Among the records that follow, how many lines include the string "vote"? Only the number is wanted.

SOURCE RECORDS:

*** Block opens ***

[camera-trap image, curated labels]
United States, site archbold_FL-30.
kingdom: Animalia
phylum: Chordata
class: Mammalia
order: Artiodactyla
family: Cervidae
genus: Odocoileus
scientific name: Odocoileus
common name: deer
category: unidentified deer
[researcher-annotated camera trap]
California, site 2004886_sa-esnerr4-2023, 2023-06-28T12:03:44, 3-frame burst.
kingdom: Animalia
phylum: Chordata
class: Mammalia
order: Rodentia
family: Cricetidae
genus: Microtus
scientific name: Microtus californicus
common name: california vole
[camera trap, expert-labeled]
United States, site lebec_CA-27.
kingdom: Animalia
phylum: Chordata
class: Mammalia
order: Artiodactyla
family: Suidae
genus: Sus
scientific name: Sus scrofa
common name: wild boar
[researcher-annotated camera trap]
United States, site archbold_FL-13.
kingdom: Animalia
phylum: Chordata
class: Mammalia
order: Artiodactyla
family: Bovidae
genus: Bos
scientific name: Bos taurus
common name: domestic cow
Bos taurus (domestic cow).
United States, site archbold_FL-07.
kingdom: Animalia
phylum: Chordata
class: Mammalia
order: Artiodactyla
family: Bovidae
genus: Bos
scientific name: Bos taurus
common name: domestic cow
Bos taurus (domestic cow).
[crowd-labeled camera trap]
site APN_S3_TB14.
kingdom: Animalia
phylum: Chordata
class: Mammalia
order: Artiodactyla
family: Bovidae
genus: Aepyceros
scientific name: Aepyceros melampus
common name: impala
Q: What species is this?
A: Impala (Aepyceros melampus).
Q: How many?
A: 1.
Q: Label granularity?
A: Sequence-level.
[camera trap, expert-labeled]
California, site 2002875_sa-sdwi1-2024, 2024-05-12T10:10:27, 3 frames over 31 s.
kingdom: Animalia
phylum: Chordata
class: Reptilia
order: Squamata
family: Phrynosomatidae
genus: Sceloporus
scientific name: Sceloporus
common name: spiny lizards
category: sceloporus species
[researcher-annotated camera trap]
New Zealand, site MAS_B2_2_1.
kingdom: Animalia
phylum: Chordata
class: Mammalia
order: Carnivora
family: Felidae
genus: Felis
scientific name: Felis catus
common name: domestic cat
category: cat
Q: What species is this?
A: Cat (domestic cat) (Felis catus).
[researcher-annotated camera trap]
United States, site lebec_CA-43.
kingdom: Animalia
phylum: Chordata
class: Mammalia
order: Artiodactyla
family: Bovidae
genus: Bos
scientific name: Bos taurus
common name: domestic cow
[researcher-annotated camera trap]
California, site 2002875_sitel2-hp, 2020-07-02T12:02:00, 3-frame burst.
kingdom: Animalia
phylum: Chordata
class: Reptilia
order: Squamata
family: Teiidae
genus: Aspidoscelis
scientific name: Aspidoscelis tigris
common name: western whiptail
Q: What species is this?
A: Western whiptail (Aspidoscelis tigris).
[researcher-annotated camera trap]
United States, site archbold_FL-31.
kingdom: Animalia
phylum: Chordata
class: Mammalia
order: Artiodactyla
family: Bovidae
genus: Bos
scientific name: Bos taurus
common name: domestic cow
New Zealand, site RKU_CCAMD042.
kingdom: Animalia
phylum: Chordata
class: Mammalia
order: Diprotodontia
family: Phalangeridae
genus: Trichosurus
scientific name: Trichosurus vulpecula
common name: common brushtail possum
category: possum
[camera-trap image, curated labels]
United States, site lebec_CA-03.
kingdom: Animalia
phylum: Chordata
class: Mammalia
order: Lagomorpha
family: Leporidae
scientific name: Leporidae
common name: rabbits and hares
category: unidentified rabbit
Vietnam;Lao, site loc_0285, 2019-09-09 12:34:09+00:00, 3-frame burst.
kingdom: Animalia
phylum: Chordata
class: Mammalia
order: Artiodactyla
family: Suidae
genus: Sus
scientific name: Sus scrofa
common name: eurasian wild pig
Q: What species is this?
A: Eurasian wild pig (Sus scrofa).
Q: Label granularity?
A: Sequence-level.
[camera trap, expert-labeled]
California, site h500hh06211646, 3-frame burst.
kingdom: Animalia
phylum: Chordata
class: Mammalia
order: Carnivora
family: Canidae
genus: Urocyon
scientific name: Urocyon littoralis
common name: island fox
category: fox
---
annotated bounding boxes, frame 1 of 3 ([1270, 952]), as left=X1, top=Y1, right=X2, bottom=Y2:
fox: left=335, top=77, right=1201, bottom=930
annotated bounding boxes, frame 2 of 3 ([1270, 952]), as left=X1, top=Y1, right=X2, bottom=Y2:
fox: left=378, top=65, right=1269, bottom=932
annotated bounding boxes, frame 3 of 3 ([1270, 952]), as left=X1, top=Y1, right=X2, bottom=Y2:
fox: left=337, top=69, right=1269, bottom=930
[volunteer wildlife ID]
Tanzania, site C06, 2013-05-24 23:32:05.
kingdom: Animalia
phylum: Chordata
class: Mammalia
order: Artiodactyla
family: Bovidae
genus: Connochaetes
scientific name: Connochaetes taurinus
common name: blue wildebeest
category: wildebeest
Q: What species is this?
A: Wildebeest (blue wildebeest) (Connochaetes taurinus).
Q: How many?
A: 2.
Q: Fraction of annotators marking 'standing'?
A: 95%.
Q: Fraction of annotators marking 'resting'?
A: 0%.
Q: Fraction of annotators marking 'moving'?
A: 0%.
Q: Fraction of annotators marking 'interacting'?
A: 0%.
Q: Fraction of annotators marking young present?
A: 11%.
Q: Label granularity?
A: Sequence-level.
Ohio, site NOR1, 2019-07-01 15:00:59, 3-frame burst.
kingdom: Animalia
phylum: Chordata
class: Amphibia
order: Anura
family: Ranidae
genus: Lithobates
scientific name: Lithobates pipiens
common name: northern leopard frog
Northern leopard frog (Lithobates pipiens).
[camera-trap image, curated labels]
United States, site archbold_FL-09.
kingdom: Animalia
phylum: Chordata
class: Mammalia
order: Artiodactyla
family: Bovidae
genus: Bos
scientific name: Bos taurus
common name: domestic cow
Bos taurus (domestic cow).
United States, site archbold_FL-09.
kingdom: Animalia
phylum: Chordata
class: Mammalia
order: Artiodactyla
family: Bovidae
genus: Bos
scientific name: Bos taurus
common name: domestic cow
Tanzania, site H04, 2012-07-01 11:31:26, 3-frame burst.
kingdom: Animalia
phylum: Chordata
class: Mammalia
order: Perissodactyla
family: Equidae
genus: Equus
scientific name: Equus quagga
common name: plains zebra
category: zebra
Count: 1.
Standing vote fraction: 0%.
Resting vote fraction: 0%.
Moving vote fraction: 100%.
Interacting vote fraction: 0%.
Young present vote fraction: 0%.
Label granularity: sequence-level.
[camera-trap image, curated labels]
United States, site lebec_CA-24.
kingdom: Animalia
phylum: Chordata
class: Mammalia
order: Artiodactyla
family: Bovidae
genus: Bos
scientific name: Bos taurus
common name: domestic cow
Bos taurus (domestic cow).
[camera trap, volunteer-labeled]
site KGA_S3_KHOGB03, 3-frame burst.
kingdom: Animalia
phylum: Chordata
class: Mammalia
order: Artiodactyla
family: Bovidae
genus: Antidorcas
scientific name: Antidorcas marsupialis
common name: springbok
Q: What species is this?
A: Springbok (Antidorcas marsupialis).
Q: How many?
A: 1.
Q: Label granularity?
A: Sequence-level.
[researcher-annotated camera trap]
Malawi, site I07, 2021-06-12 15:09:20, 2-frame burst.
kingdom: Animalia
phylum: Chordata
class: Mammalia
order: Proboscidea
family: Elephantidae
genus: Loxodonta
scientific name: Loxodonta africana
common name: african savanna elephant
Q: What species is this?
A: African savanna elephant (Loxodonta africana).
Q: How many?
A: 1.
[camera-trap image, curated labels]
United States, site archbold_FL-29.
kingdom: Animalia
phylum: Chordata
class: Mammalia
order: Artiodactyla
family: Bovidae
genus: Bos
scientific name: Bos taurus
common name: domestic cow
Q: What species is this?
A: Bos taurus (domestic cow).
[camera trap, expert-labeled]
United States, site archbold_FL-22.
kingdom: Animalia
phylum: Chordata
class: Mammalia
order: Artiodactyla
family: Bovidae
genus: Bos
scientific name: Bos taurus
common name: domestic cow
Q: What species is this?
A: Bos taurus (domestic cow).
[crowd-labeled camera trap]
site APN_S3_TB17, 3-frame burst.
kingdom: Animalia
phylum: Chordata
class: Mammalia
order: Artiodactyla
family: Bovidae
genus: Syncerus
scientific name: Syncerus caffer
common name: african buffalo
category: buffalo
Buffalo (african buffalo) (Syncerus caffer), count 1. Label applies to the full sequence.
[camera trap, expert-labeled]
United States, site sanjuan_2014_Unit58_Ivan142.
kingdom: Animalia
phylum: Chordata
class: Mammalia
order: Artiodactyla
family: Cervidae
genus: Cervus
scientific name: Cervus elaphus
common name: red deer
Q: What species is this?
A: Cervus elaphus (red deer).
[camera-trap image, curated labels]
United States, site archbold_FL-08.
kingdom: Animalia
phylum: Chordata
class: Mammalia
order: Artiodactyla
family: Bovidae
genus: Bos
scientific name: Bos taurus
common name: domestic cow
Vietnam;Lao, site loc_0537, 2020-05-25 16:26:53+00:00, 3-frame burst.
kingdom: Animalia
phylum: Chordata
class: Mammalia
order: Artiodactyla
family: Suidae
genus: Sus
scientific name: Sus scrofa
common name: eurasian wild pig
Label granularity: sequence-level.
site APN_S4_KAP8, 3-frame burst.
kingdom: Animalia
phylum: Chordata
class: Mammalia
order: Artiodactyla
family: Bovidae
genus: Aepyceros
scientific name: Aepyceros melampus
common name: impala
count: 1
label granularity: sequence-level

*** Block closes ***

YOUR SOLUTION:
5